Smalltalk is an environment where objects live on memory, so as application development progresses, graphs of objects with rich structures will be created in the image. When you try to save these objects in RDB, the impedance mismatch problem between the tables and the objects will arise. Even with the power of OR-mappers such as Glorp, it is very difficult to maintain complex mappings.
On the other hand, a graph database allows you to persist the graph structure created by objects without awkward conversions. You don't have to worry about complicated mappings.
In this article, I would like to introduce a high-level graph database client library called SCypherGraph. If you use SCypherGraph, you can easily access Neo4j, a very popular graph database, from Pharo.
Loading SCypherGraph into Pharo
To install SCypherGraph, evaluate the following code in Pharo's Playground[^1].
Metacello new
baseline: 'SCypherGraph';
repository: 'github://mumez/SCypherGraph:main/src';
load.
[^1]: Note that Playground opens with Control + o + w on Windows. On Mac, you can use the Command key instead)

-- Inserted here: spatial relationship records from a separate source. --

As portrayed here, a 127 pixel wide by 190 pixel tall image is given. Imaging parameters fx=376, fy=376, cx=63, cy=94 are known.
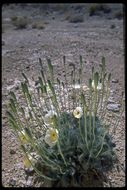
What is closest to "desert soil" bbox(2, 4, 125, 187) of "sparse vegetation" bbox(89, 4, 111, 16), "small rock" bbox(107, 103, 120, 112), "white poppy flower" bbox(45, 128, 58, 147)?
"small rock" bbox(107, 103, 120, 112)


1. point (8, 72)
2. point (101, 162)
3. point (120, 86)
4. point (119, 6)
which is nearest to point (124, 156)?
point (101, 162)

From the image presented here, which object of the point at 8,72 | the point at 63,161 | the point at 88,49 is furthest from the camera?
the point at 88,49

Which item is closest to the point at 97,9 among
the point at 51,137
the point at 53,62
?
the point at 53,62

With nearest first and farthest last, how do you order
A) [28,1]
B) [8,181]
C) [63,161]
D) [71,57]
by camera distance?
[63,161] < [8,181] < [71,57] < [28,1]

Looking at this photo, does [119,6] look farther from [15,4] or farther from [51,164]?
[51,164]

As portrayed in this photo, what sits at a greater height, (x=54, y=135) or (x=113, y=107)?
(x=54, y=135)

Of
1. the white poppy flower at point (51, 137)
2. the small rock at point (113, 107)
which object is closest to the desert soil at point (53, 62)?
the small rock at point (113, 107)

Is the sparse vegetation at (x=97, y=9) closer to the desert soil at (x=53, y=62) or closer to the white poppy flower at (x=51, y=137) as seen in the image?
the desert soil at (x=53, y=62)

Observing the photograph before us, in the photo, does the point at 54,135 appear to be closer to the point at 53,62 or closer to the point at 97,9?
the point at 53,62

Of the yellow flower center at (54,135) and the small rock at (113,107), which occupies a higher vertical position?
the yellow flower center at (54,135)

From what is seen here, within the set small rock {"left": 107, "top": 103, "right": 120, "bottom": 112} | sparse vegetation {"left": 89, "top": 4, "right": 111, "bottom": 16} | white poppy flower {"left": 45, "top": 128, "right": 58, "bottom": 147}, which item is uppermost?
white poppy flower {"left": 45, "top": 128, "right": 58, "bottom": 147}

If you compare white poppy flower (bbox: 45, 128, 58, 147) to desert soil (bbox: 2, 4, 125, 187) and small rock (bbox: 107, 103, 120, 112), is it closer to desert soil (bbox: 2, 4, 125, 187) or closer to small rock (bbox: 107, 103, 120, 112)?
desert soil (bbox: 2, 4, 125, 187)
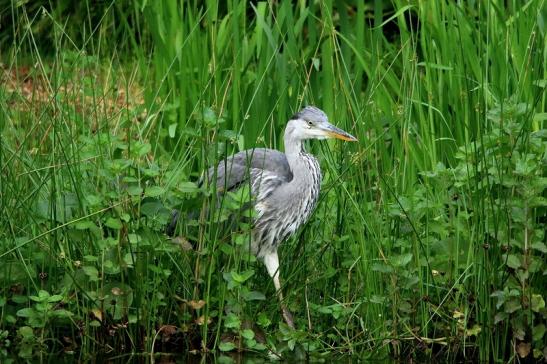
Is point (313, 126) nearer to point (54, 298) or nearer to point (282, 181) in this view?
point (282, 181)

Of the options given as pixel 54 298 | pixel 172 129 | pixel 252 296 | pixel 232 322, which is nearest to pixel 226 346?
pixel 232 322

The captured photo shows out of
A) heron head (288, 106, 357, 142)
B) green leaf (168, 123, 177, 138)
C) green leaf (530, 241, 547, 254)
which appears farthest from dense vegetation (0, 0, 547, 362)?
green leaf (168, 123, 177, 138)

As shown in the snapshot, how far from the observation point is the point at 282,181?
5.39 m

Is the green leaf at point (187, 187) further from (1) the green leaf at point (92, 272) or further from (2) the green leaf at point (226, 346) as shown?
(2) the green leaf at point (226, 346)

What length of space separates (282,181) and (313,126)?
0.99 feet

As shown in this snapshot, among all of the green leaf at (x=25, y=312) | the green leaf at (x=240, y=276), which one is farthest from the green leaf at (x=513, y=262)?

This will download the prerequisites libraries and SCypherGraph itself from GitHub and install them on Pharo.
Preparing Neo4j
From the Neo4j Download Center, select "Community Server" to retrieve and extract the archive file.
After setting the path to the bin directory, execute neo4j console
( neo4j.bat console
in the case of windows). Neo4j is written in Java, so JDK 11 or later is required for execution.
neo4j console
Accessing localhost:7474
with a browser will bring up a web-based administration page. You will need to set an administrator password for the first time. (I am assuming version 4.2.3. The UI may change slightly when you upgrade)
By default, you can log in with:
Username: neo4j
Password: neo4j
However, if you press the "Connect" button, you will be prompted to change the login password immediately.
This time, let's change it as follows:
Password: neoneo
Populating Sample Data to Neo4j
After changing the password, the command pane will be displayed on the top. Let's populate the sample data called "Movie Graph" as a starting point.
First, enter :use neo4j
command after the $
prompt. You can evaluate it by pressing the play icon button (or Control + enter).
:use neo4j
This is to switch the default database from system
to neo4j
. You should change the default DB because sample data cannot be entered into the system
database.
Then open the tutorial. In the command pane, execute as follows:
:play movie-graph
A multi-page tutorial will appear directly below. If you go to the second page and click the play button in the upper left corner, the code of Cypher (Neo4j graph query/operation language) will be pasted in the top command pane.
Let's run the pasted Cypher for populating the data.
The input data is now displayed graphically.
Accessing Graph Data with SCypherGraph
Now, let's connect to Neo4j with SCypherGraph and extract the data of "Movie Graph". Write the following code[^2] in Pharo's Playground and "print it". (Select the whole code and Control + p)
db := SgGraphDb new.
db settings username: 'neo4j'; password: 'neoneo'.
db allLabels. "print it"
[^2]: If you want to change the IP address or port number for some reason, you can set it with db settings targetUri: 'bolt://127.0.0.1:7687'.
SgGraphDb >> allLabels
retrieves the label list of the nodes inside the DB. At the moment, there are only 'Movie' and 'Person' labels.
Getting Nodes
I would like to display all nodes labeled as 'Movie'. Open Transcript with Control + o + t, then append the following code to Playground and "Do it". (Choose th code and Control + d)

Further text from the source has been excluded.